Inspire, Respect, Belong

RE

At Long Row, we follow the local authority agreed syllabus for Derby and Derbyshire (as stipulated in the National Curriculum): RE Syllabus 2020-25. Religious study ensures broad and equal coverage across our curriculum from EYFS to Year 6. 

R.E (Religious Education) is taught weekly as a discrete subject on a 2-year cycle. 

Different approaches are used within lessons to ensure that all pupils are provided with equal opportunities to access core learning within this subject area. The curriculum is successfully adapted, designed or developed to be ambitious and meets the needs of pupils with SEND, developing their knowledge, skills and abilities to apply what they know and can do with increasing fluency and independence. ​

In EYFS, the children will encounter Christianity and other faiths, as part of their growing sense of self, their own community and their place within it, as stipulated in the 'Understanding the World' section of the EYFS Framework of statutory requirements.

This knowledge will be built upon in Key Stage 1, deepening learning about Christian, Muslim and Jewish faiths.

In Key Stage 2, children will further their knowledge about Christian, Muslim and Jewish faiths, and be introduced to Hindu and Humanist beliefs.

Each year, children in EYFS and Key Stage 1 will take part in a Nativity play. Key stage 2 children perform a carol concert in a local church. 

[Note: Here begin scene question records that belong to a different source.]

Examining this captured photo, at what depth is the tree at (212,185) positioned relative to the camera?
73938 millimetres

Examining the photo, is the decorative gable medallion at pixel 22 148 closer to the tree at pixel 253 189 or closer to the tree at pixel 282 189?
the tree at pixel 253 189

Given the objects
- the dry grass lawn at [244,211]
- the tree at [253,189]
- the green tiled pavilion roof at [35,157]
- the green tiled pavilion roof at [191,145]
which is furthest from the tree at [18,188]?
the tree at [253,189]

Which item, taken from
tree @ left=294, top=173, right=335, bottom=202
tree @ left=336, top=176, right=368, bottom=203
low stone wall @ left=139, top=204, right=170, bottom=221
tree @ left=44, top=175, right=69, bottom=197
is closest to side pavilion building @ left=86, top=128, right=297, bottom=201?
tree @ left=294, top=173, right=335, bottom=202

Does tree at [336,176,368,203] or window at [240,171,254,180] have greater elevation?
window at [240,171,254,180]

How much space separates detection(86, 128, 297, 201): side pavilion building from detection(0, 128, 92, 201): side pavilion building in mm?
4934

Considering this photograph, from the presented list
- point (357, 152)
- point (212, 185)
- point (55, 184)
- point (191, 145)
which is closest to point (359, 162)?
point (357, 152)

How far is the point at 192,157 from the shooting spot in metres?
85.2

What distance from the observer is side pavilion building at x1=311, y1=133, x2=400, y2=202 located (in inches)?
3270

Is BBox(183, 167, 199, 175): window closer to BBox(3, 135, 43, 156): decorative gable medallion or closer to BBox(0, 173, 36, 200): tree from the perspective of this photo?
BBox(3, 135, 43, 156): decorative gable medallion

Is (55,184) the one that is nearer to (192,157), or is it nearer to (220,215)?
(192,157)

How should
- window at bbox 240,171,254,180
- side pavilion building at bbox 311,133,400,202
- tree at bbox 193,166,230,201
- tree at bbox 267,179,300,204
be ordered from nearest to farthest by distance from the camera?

Whole school, key stage and class assemblies also offer opportunities to further and deepen learning and knowledge in this subject; enabling pupils to make connections in their day-to-day knowledge of their local and global communities. 

 

Right to withdraw

This was first granted in 1944 when curricular RE was called ‘Religious Instruction’ and carried with it connotations of induction into the Christian faith. RE is very different now – open, broad and exploring a range of religious and non-religious worldviews. In the UK, parents still have the right to withdraw their children from RE on the grounds that they wish to provide their own RE. This provision will be the parents’ responsibility. This right of withdrawal exists for all pupils in all types of school, including schools with and without a religious designation.